Configuring Liberty for Bluemix Cloudant services

Use the IBM® Bluemix® utility command-line integration tool to configure your Liberty server to use the Bluemix Cloudant® service.

Before you begin

Before you configure your Liberty server to use Bluemix services, you must create an account. See Sign up for IBM Bluemix to create your Bluemix account.

About this task

Configure your Liberty server to use the Cloudant service. For more information about Cloudant, see Getting started with Cloudant NoSQL DB.

Procedure

  1. Log in using the bluemixUtility login command. After your initial login, you do not have to complete this step again.
  2. Run the bluemixUtility marketplace command to list details about all the Bluemix services that can be used with the command-line utility. See the following example:
    Service: cloudantNoSQLDB 
    Description: Cloudant NoSQL DB is a fully managed data layer designed for modern web and mobile applications that leverages a flexible JSON schema. 
    Cloudant is built upon and compatible with Apache CouchDB and accessible through a secure HTTPS API, which scales as your application grows. 
    Cloudant is ISO27001 and SOC2 Type 1 certified, and all data is stored in triplicate across separate physical nodes in a cluster for HA/DR within a data center.
    Documentation: https://console.ng.bluemix.net/docs/#services/Cloudant/index.html#Cloudant
    Plans: Standard, Lite
  3. Note: If you already created an instance, skip to the next step. You can also create an instance from the Bluemix dashboard.
    Run the bluemixUtility createService [options] serviceType servicePlan serviceName command to create an instance of the Bluemix services that you want to use. See the following example and description of a service listed:
    $ bluemixUtility createService cloudantNoSQLDB Lite myCloudantService
  4. Optional: Run the bluemixUtility listServices command to view the Name, Type, and Plan of all the services instances that you created. See the following example:
    myCloudantService cloudantNoSQLDB Lite
  5. Run the bluemixUtility import myCloudantService --pversion=v2 command to import the configuration.
    Important: The --pversion=v2 option installs the cloudant-1.0 feature and downloads the official Cloudant library for Java.

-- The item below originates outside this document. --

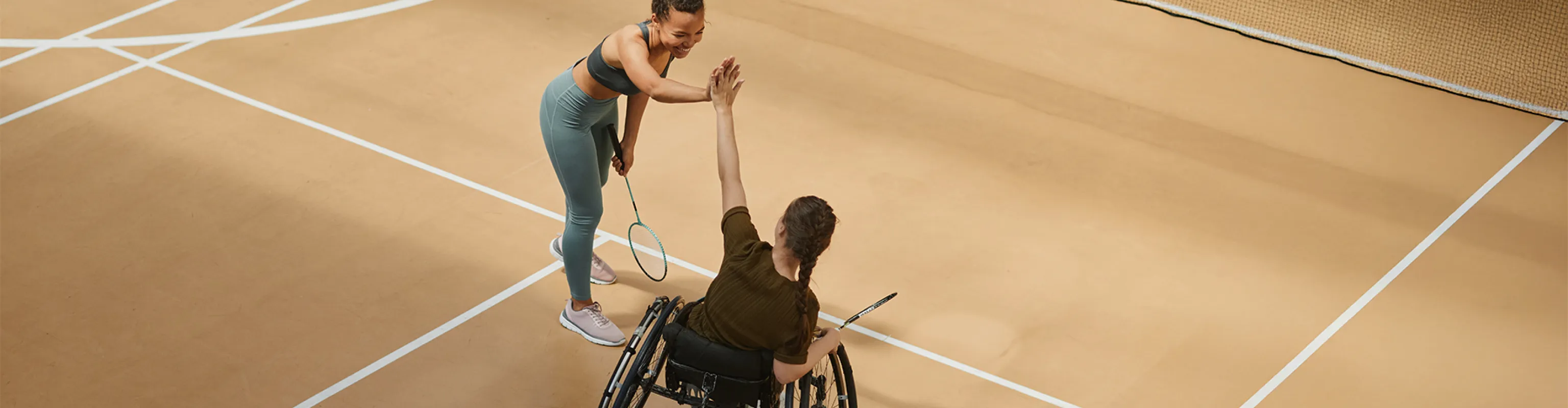 A coach and wheelchair athlete high 5 each other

For API information, see the official Cloudant Java library API documentation. If you omit the --pversion=v2 option, the couchdb-1.0 feature is installed and Ektorp libraries are used instead to communicate with the Cloudant instance.
    1. Accept the license terms and conditions of the necessary libraries that are needed to access the service.
    2. After the configuration is successfully imported, complete any additional steps to use the imported configuration in your application, such as adding a classloader reference to the library. For example, you must add the following classloader reference to your application to use the downloaded libraries.
      <application id="myCloudantApp">
               <classloader commonLibraryRef="cloudantNoSQLDB-library"/>
      </application>
  6. Optional: Run the bluemixUtility listImports command to view the service configurations that you imported.
    The following IBM Bluemix service configurations have been imported:
    myCloudantService
  7. Run the bluemixUtility bind [options] serverName serviceName to bind the configuration to a Liberty server. Accept the license terms and conditions, if you are prompted. See the following example and description of a service listed:
    bluemixUtility bind defaultServer myCloudantService
    
    Checking if features required for the myCloudantService are installed.
    All required features are installed.
    The myCloudantService is now bound to defaultServer server.
    If you imported the service with the --pversion=v2 option to use the official Cloudant Java libraries, the default JNDI name for the Cloudant database is cloudant/serviceName. If you did not specify that option, the default JNDI name is couchdb/serviceName. If your application references the database by using a different JNDI name, use --vjndiName option to specify the JNDI name.
    bluemixUtility bind defaultServer myCloudantService --vjndiName=couchdb/connector

Results

You can now use Cloudant services with your Liberty server.